Muratoğlu, iktidarın IMF yoluna gitmemesini ise şöyle değerlendirdi:
"IMF geldi diyelim. 'Tam 12 saray, 13 uçak, ne ayak?' der. Ekonomiyi şöyle yöneteceksin, maaşları artırmayacaksın, giderleri keseceksin yoksa sana kefil olmam diye ekler. Her hesabı inceler… Hani yandaşlarla 'ticari sır' olarak imzalanan sözleşmeler var ya, açıkla der. Diyebilir mi? Tabii ki der… Sen ödeyemezsen bu parayı o ödeyecek."
Muratoğlu, seçimden sonra uygulanan politikaları "IMF'siz IMF modeli olarak niteleyerek, şu ifadeleri kullandı:
"IMF daha insaflı davranmış"
"Faizleri düşürme, döviz kurlarını baskılama ısrarıyla ülke ekonomisinin içine düşürüldüğü 1994 ekonomik krizinde IMF ile varılan anlaşma çerçevesinde yürürlüğe konulan 5 Nisan Kararlarına çok benziyor alınan kararlar.
Aslına bakarsanız IMF'siz IMF modeli uyguluyorlar. 1994 krizinde IMF talimatıyla tek seferlik; Ekonomik Denge Vergisi, Net Aktif Vergisi, Ek Emlak Vergisi, Ek Motorlu Taşıtlar Vergisi yürürlüğe konularak bütçeye kaynak yaratma yoluna gidilmişti.

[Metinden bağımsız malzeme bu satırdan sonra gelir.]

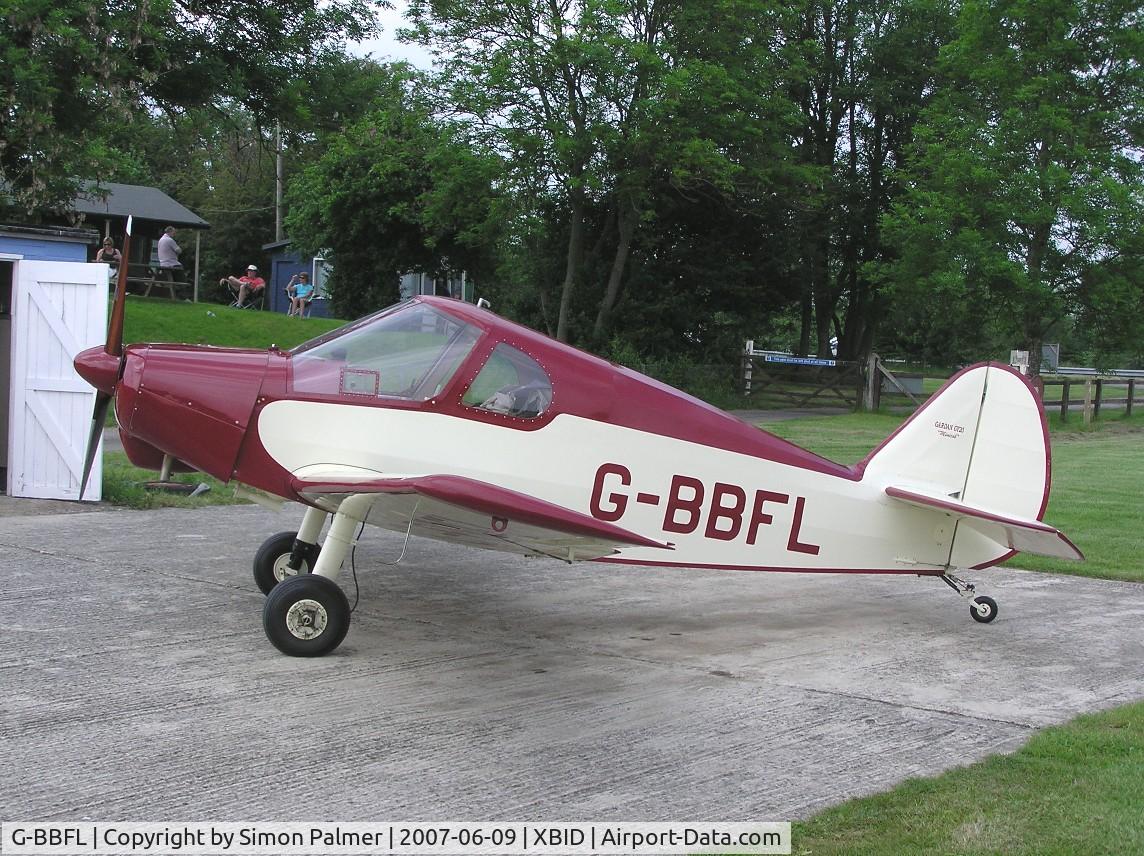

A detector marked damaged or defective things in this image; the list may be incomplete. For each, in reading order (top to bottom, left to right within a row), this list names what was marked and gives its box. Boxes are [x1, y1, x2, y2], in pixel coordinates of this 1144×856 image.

O dönemde bile IMF daha insaflı davranmış, iktidardan KDV, ÖTV, ATV gibi dolaylı vergilerle geniş kesimlerin tüketiminden, yaşamsal harcamalarından vergi toplamak yerine, şirketlerin, bankaların, gayrimenkul zenginlerinin servetlerinden, varlıklarından, kâr ve gelirlerinden vergi toplanmasını istemişti."